Where it started
Australia is a place where a lot of weird new agendas get tested on the population.
“Affirmative consent” is one you’re going to want to watch out for. Feminists have been pushing for this forever.
But at this point, everyone has already stopped having sex anyway, haven’t they?
Australian feminist Rachael Burgin, writing for the leftist site The Conversation, is very excited about this new way to empower women by removing responsibility from them:
New South Wales Attorney-General Mark Speakman has announced a suite of reforms to consent law, following a two-and-a-half year review by the Law Reform Commission.
The review was prompted by survivor-advocate Saxon Mullins, who endured two trials and two appeals, only to end up with no legal resolution to her rape case. Since then, Mullins has advocated for affirmative consent.
However, the final report from the commission, released in November last year, failed to recommend this standard. Despite this, Speakman has stood alongside Mullins with the promise of a bill that goes beyond the recommendations of the commission — and will make affirmative consent the law in NSW.
What is affirmative consent?
Affirmative consent means that consent is actively sought and actively communicated. This approach shifts from a “no means no” standard to “yes means yes”, in that an individual seeking to have sex with another person must obtain clear, expressed consent from them before (and while) engaging in a sexual act.
In other words, submission without active, participatory agreement is not sufficient to claim that consent was given. In practice, this could be something as simple as asking someone if they want to have sex.
This type of consent standard shifts the emphasis from the actions of the victim-survivor to those of the accused. This is important, since we know that the same rape myths and gendered stereotypes that permeate society can be brought sharply to bear in sexual assault trials.
Despite this, and international shifts towards affirmative consent, governments across Australia have been hesitant to legislate it, and Law Reform Commissions are apparently loathe to recommend it.
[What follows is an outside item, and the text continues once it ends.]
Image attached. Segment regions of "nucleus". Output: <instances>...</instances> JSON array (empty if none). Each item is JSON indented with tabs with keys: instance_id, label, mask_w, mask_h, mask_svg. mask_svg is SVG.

In addition to the NSW Commission, the Queensland Law Reform Commission earlier this year also failed to recommend affirmative consent, opting instead to recommend no substantive change to consent law. That report was heavily criticised as relying largely on research that had not been peer-reviewed, and ignoring recent Australian academic research.
The changes in New South Wales
The bill announced today changes that course. Speakman has presented reforms that go beyond the Law Reform Commission’s recommendations and, if enacted, would legislate affirmative consent in NSW.
This is because the bill requires that a person who is seeking to raise the defence of “reasonable belief in consent” must demonstrate what actions they took or what words they spoke to ensure they had consent. A failure to do or say something (that is, to “take steps”) to ascertain consent means that any belief in consent will not be reasonable.
This is affirmative consent in action – and it takes its lead from the law in Tasmania, which has operated without controversy for nearly two decades.
It is also where other jurisdictions fall down. Victoria, for example, is often heralded as a leader in affirmative consent. However, my research analysing rape trial transcripts from the County Court of Victoria shows that defence counsel continue to rely on narratives of victim resistance or “implied consent”, that construct women’s ordinary, everyday behaviour as indicating consent.
This is, as I have argued, because Victoria does not require an accused person to show they did anything to ensure their potential sexual partner was consenting. If a person did take steps to ascertain consent, they are able to raise this in their defence.
However, the reasonableness of a belief in consent, in Victoria, can be built exclusively on the accused person’s perception of the victim-survivor’s conduct – whether she was drinking alcohol, wearing certain types of clothing, dancing near him or not offering enough “resistance” to his sexual advances.
The bottom line is that this section of Consent Theory means that you have to ask a woman if she wants to have sex. As that obviously isn’t going to happen in real life, as it would be a total vibe killer, any woman will be able to say that any sex was rape.
Affirmative consent is law in NSW pic.twitter.com/UrpL2s2vkY
— Saxon Mullins (@SaxonAdair) May 25, 2021
The sole agenda of feminists is to create more instances of where they can destroy a man’s life. They do this both by giving women authority and by removing responsibility from a woman. Women are presented as both all powerful, godlike beings, and as pathetic little babies.
In “affirmative consent,” the claim is that a woman is so scared of a man that she isn’t able to say “sorry no, I don’t want to have sex.”
The larger goal of the system is just to remove sex from human existence. They want men to be afraid of sex. Obviously, this is working – most men no longer even think about sex. Firstly, most women are so fat they’re out of the game. Secondly, if you find one that isn’t fat, you’re playing Russian Roulette.